In analyzing that one, momentous, deadly contact between William McKinley and Leon Czolgosz, Miller is able to shine a light on an almost forgotten era in American history. Who even remembers the name William McKinley? He’s America’s least-remembered assassinated president. But, as Miller illustrates throughout his book, his presidency and the era in which it resided, shaped the United States of America in ways that are still clearly marked out in the country today, over 100 years later.
There’s a reason for that mass amnesia. There are forces in power, today, in the U.S. that don’t want us to remember where we were and what we learned, the solutions that sustained us across the breadth of the former century. They’d rather we forget so that they can continue grinding us down into the dirt and making money off of our graves.

I learned a number of things that I had never encountered before because my history classes, like I’m sure most of yours, pretty much skipped from the Civil War to the Great Depression. The Spanish-American War merited hardly a blip on the syllabus, but that’s the war the shaped American global policy to this very day. McKinley’s goal wasn’t to have an empire like the European empires of the day, but rather to have an economic empire in which American capitalism covered the globe. And he excused his warmongering as a Christian duty. Because it was in that era when Christianity and Capitalism were twined together in an unholy marriage.
Capital was God and God was Capital and if it was good for business then it was good for God.

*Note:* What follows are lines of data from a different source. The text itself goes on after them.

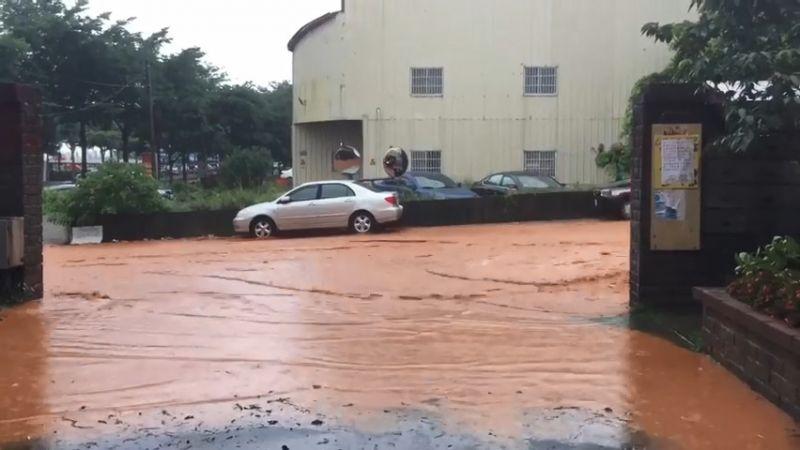 暴雨釀災!新店地下道淹水一級警戒 台中社區道路變成河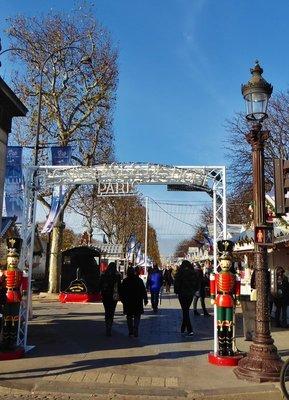 Entrance to the Champs Elysées Christmas Market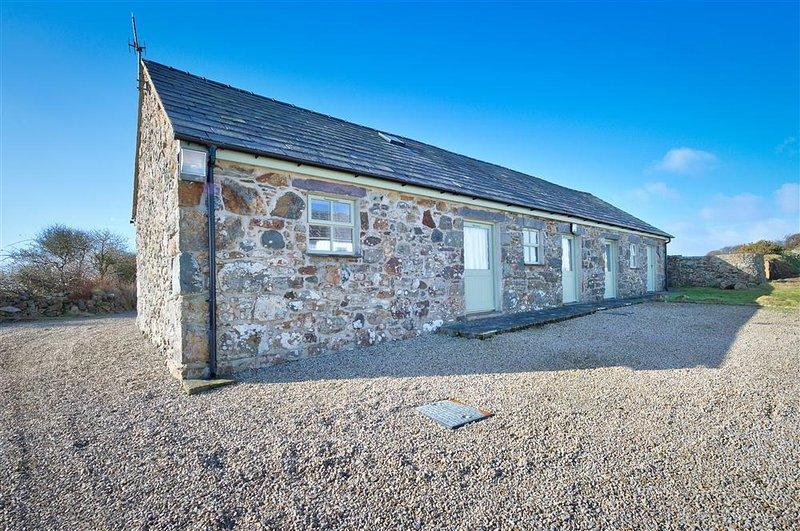 Crowrach Uchaf Barn (CUBARN), location de vacances à Cilan Uchaf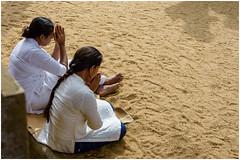 NAMASTE ... (miriam ulivi) Tags: miriamulivi nikond7200 tempiobuddista buddhisttemple donne women sabbia sand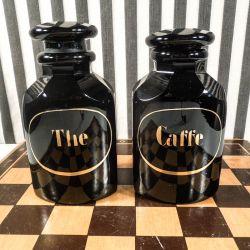 Udsøgte antikke natsorte glas-flakoner til kaffe & the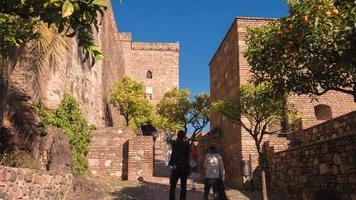 spanien sonniger tag malaga alcazaba schloss touristischer ort 4k zeitraffer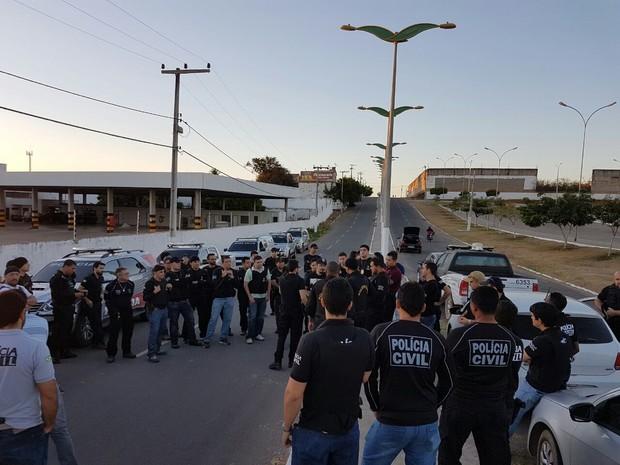 Ao todo, 60 agentes participaram da ação e cumpriram mandados de busca, apreensão e prisão preventiva (Foto: Divulgação/Polícia Civil do Crato)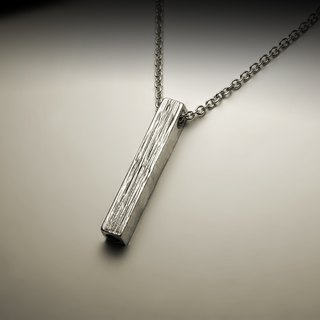 Sliver three-dimensional texture necklace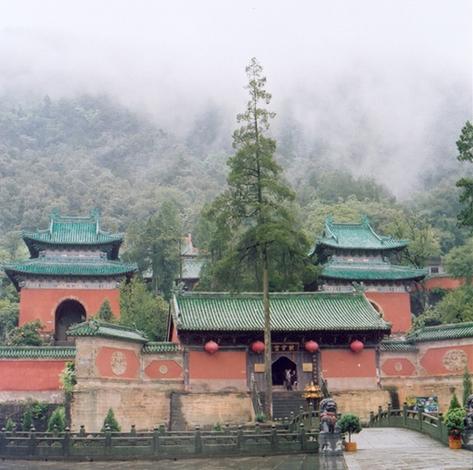 wudangshan-09-temple-des-nuage-pourpre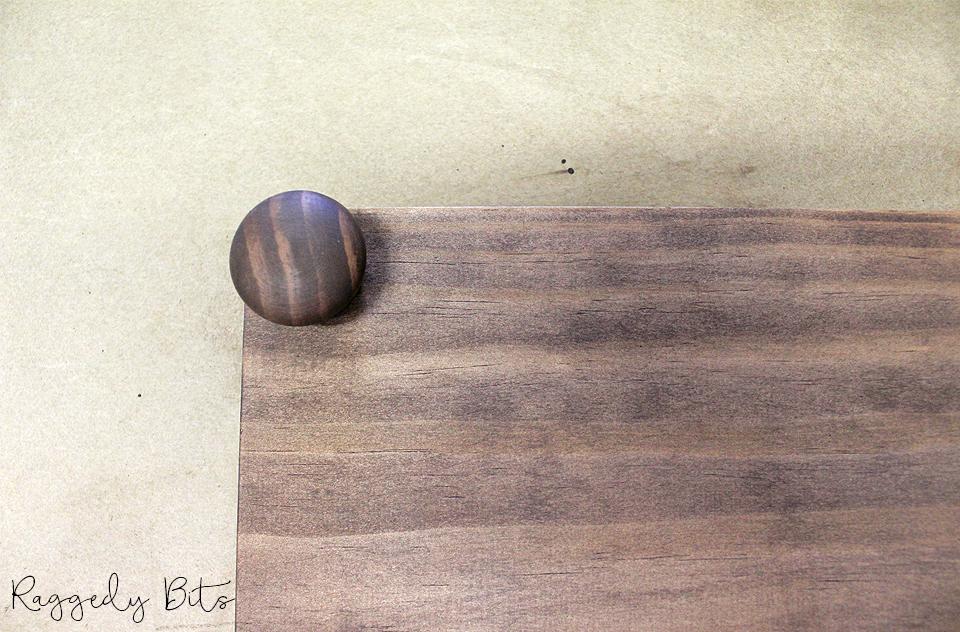 How To Make A Wooden Farmhouse Table Riser   www.raggedy-bits.com   #raggedybits #DIY #tableriser #farmhouse #tobacooroad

And while McKinley was making his rich friends richer, and people were waving flags and singing about the Red, White, and Blue, people were dying in factories, children were being worked to the bone, families couldn’t afford to feed themselves. People suffered and there’s only so much suffering that people can take before that tinder is lit aflame.
Which brings us all back to a fateful encounter between a president and an anarchist on a hot, September afternoon in Buffalo, New York.
We all know the old saying about learning history or repeating it and there’s truth in that. History is obnoxiously cyclical because we human beings fall into the same old patterns. The parallels between 1900 and 2017 exist, of course they do, but the differences are just as important. We still have protections, we still have rights that Americans have fought and bled for over the breadth of the 20th century. Our current government is trying to strip those rights away and it’s up to us to stop them.
Miller provides a well-researched, well-argued thesis about the dangers of unchecked capitalism, patriotism, and religionism. By telling the stories of assassin and assassinated he sheds a light on an era of American History that needs to be remembered, now more than ever.